How to Wear Out a Hyperactive Kid


Tired mother on couch, with girls jumping up and down

Photo: Tatyana Dzemileva (Shutterstock)

I don’t know if you’ve noticed, but kids have a lot of energy. If they’re not running off or climbing something, they’re asking questions or wanting to be entertained, all of which can be hard to keep up with if you ever want to also do other things. But then there are the hyperactive kids, who bring with them a whole other level of “energetic.”

Although the reasons for hyperactivity vary, their effects on parents don’t. Keeping up with a hyperactive child, which includes keeping them from trying any death-defying stunts they may think up, is exhausting.

Required tasks:
1: In the listing below, list every line that contains the word "navy".
2: Extend the article on wearing out a hyperactive kid, picking up right after its last sentence.

Stored rows:
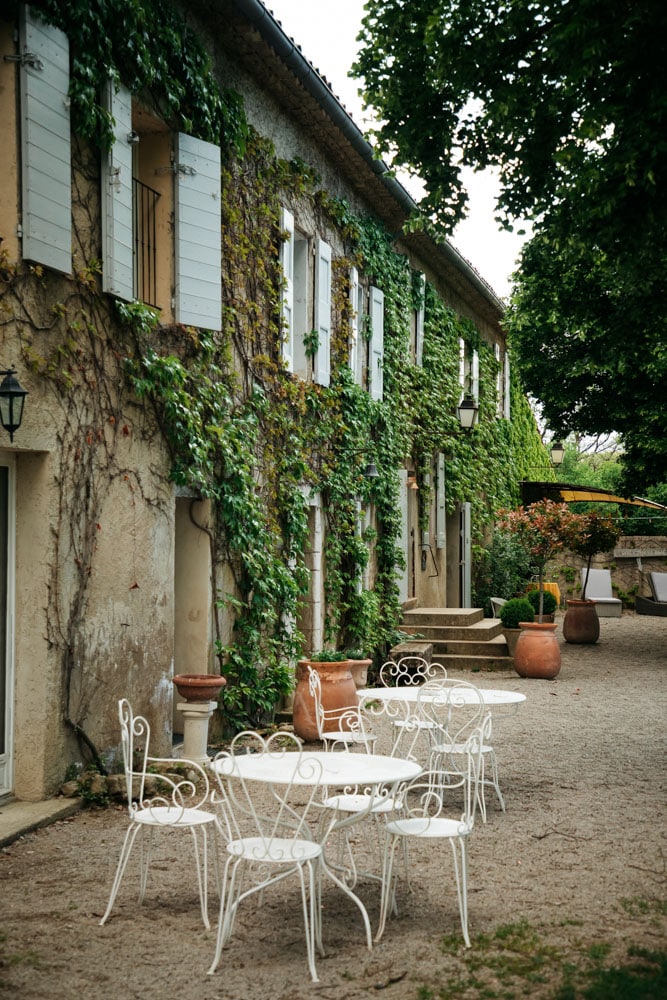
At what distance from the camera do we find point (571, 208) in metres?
6.89

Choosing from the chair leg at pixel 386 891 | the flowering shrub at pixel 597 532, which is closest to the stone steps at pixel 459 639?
the flowering shrub at pixel 597 532

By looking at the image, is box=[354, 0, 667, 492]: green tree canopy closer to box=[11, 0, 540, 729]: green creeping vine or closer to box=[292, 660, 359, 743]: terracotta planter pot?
box=[11, 0, 540, 729]: green creeping vine

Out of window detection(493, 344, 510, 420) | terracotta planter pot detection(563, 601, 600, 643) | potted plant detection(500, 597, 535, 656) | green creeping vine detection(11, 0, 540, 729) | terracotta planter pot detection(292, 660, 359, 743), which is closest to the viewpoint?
green creeping vine detection(11, 0, 540, 729)

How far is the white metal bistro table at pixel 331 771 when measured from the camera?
4.34 metres

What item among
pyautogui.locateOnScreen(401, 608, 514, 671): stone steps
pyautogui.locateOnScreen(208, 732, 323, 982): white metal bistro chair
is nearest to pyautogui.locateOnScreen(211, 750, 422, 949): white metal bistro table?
pyautogui.locateOnScreen(208, 732, 323, 982): white metal bistro chair

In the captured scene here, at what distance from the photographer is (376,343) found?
12930 millimetres

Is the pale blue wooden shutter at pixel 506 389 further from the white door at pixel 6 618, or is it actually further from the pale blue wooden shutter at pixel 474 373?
the white door at pixel 6 618

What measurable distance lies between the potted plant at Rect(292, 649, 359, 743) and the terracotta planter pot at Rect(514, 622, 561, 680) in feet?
15.0

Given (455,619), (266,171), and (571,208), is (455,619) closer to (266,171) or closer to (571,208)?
(266,171)

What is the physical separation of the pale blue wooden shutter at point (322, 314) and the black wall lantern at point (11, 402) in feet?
17.2

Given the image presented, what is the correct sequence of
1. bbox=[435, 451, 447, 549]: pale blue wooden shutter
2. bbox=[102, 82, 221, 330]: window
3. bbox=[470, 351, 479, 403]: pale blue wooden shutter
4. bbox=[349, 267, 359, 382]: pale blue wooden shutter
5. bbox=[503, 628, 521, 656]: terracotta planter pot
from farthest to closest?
bbox=[470, 351, 479, 403]: pale blue wooden shutter → bbox=[435, 451, 447, 549]: pale blue wooden shutter → bbox=[503, 628, 521, 656]: terracotta planter pot → bbox=[349, 267, 359, 382]: pale blue wooden shutter → bbox=[102, 82, 221, 330]: window

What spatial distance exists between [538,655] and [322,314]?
5.03 meters

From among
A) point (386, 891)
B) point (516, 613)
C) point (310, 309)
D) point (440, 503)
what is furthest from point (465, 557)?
point (386, 891)

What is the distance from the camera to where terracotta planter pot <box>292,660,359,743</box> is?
28.7 ft
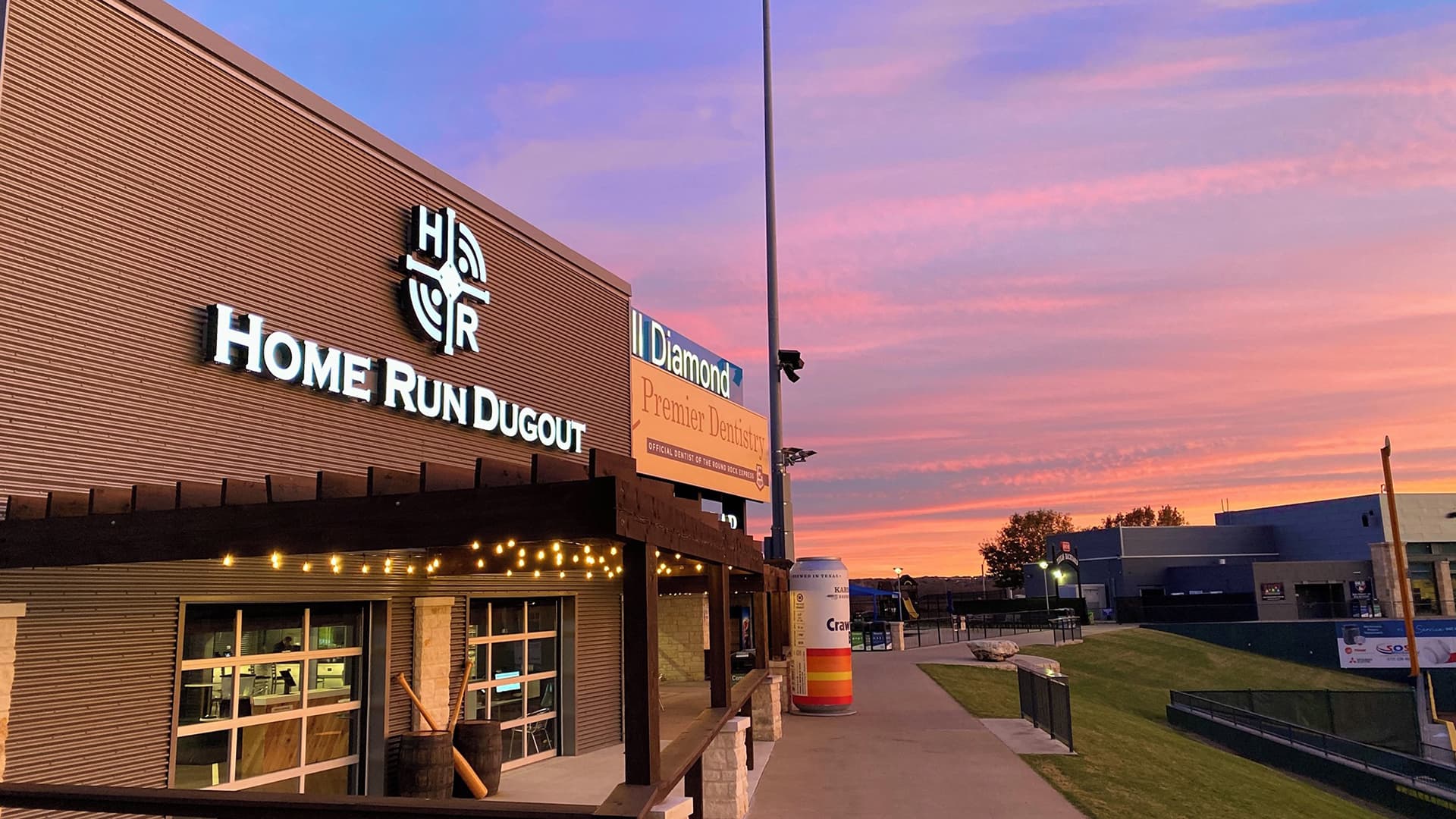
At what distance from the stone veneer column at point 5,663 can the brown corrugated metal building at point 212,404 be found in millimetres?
156

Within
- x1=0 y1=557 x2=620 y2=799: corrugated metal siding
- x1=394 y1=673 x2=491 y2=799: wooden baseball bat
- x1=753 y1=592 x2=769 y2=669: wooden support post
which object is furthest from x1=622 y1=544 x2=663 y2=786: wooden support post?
x1=753 y1=592 x2=769 y2=669: wooden support post

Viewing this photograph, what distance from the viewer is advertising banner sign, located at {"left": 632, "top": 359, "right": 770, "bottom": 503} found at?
1941cm

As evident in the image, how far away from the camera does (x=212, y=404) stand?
9.77 metres

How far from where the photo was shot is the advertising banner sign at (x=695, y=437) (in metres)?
19.4

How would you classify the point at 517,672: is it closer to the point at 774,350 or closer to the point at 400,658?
the point at 400,658

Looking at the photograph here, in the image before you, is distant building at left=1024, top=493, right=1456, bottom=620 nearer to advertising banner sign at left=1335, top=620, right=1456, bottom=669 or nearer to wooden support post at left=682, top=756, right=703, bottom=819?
advertising banner sign at left=1335, top=620, right=1456, bottom=669

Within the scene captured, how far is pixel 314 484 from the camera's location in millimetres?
7035

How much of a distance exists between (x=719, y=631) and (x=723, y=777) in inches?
106

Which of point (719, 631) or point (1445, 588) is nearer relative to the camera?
point (719, 631)

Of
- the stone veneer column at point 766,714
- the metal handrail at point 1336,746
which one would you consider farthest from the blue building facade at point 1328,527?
the stone veneer column at point 766,714

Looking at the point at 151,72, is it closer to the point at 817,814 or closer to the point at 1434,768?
the point at 817,814

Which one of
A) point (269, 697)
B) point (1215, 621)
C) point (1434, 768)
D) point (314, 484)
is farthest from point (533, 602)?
point (1215, 621)

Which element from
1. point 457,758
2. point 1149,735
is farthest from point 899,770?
point 1149,735

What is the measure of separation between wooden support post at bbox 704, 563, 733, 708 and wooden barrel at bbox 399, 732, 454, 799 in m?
3.96
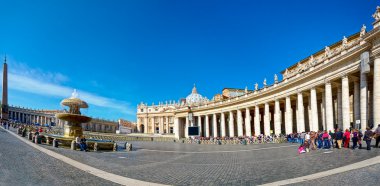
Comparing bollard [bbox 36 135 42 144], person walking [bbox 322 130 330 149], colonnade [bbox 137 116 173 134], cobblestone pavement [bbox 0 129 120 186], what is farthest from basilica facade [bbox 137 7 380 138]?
colonnade [bbox 137 116 173 134]

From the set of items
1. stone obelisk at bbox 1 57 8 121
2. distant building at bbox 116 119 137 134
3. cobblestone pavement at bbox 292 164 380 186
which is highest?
stone obelisk at bbox 1 57 8 121

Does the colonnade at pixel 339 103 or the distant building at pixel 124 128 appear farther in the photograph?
the distant building at pixel 124 128

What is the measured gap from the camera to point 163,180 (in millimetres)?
10641

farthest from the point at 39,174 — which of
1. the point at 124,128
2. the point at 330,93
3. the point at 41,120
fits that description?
the point at 41,120

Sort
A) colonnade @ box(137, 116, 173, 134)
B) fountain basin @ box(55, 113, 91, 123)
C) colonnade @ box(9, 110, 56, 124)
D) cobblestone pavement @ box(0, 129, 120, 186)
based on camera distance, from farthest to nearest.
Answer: colonnade @ box(137, 116, 173, 134) < colonnade @ box(9, 110, 56, 124) < fountain basin @ box(55, 113, 91, 123) < cobblestone pavement @ box(0, 129, 120, 186)

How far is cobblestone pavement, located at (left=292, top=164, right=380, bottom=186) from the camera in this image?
8.34 metres

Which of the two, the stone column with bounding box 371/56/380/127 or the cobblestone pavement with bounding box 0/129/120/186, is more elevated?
the stone column with bounding box 371/56/380/127

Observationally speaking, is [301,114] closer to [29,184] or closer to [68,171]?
[68,171]

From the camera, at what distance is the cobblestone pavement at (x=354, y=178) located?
8.34m

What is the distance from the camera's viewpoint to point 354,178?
8.87 metres

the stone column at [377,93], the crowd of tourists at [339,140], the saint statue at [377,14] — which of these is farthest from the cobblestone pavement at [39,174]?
the saint statue at [377,14]

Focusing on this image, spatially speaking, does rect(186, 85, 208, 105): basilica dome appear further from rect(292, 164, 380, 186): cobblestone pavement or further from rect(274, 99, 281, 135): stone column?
rect(292, 164, 380, 186): cobblestone pavement

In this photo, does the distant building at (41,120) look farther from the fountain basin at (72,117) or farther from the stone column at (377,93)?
the stone column at (377,93)

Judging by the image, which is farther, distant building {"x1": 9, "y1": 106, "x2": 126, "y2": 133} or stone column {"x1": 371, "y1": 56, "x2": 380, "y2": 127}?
distant building {"x1": 9, "y1": 106, "x2": 126, "y2": 133}
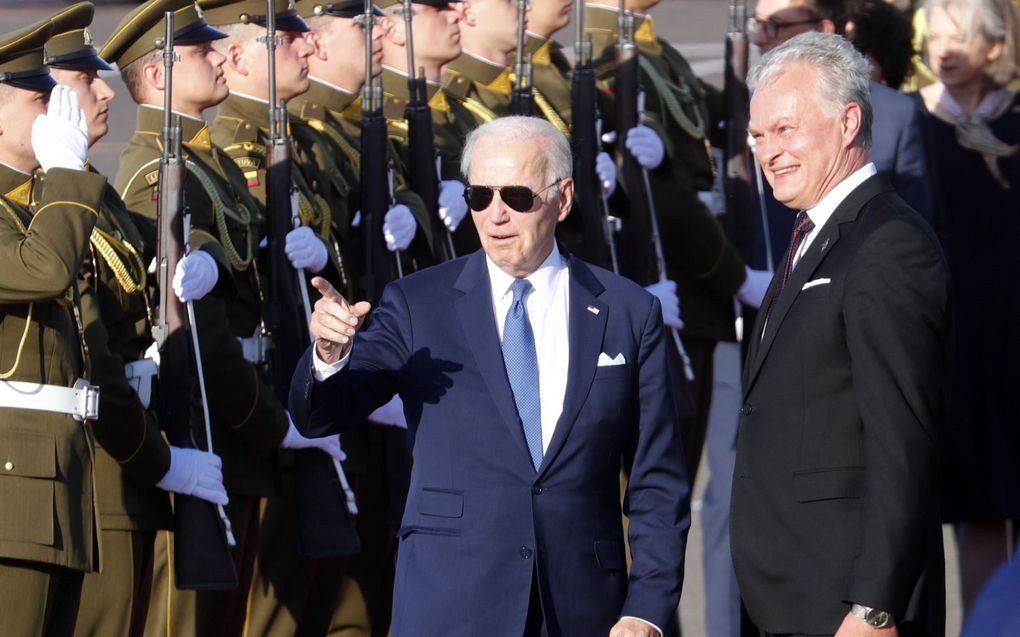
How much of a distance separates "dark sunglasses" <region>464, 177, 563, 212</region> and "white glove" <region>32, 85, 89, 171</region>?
1127 mm

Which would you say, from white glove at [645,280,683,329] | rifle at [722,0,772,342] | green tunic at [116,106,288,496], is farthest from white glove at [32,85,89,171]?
rifle at [722,0,772,342]

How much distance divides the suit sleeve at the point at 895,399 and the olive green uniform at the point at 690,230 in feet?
11.2

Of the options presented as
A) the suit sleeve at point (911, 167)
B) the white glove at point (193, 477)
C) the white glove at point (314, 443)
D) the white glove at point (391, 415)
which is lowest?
the white glove at point (193, 477)

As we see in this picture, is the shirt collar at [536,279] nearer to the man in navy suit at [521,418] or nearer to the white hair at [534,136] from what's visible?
the man in navy suit at [521,418]

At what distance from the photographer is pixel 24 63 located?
16.5 feet

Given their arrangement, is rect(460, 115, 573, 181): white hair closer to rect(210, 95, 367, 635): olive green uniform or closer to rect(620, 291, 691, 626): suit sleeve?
rect(620, 291, 691, 626): suit sleeve

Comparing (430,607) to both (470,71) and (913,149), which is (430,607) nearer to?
(913,149)

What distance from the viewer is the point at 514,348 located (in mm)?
4156

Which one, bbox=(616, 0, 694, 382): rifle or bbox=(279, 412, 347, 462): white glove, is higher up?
bbox=(616, 0, 694, 382): rifle

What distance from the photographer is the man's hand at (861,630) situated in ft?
12.3

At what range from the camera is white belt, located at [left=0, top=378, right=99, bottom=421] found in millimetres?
4820

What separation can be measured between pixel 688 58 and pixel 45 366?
10.8m

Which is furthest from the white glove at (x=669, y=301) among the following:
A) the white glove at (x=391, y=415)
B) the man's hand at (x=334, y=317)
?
the man's hand at (x=334, y=317)

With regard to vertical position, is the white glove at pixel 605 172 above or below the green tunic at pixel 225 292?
above
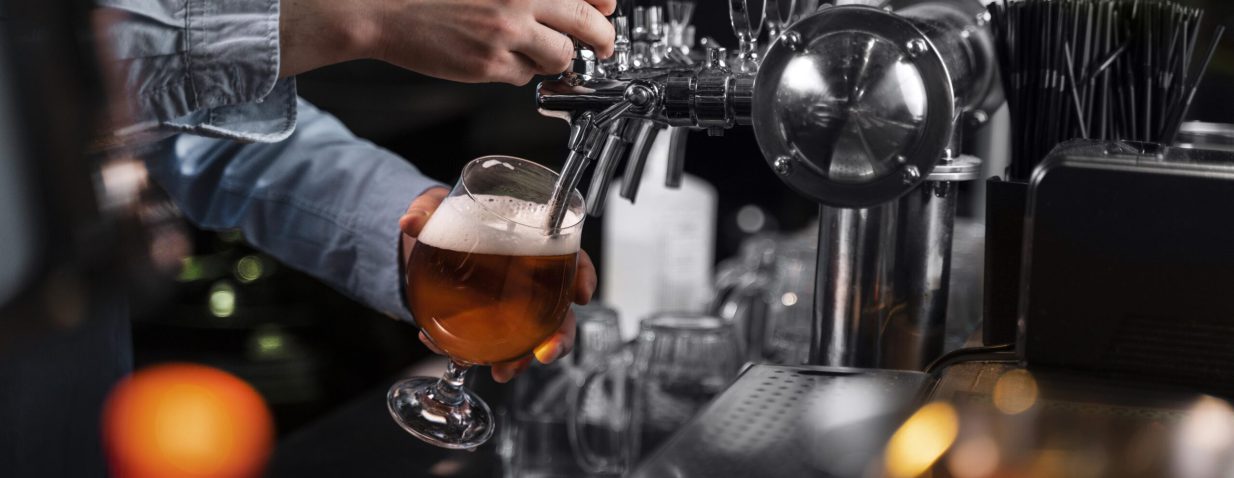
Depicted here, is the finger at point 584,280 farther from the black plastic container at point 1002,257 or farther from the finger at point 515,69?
the black plastic container at point 1002,257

Answers to the tasks:
1:
As we see in this picture, is the shirt collar at [536,279] nearer to the man in navy suit at [521,418] or nearer to the white hair at [534,136] from what's visible?
the man in navy suit at [521,418]

2:
With my own hyperactive son, wearing him out is a challenge and a half. He’s the kid climbing the highest structure at the playground, the kid running off at a moment’s notice into a crowd, as well as the kid who is hopping and jumping while the rest of his playmates are walking. Meanwhile, I’m the mother with the messy hair, holding her third cup of coffee for the day, spending all her time running after him, terrified he’s going to need yet another visit to the ER.

When my son is getting enough activity, he’s a sweet, happy kid. When he’s not, he’s restless, cranky, and prone to acting out. It’s important to provide him with an outlet for his energy, but all too often, he’ll wear me out, instead of the other way around.

What causes hyperactivity in some kids?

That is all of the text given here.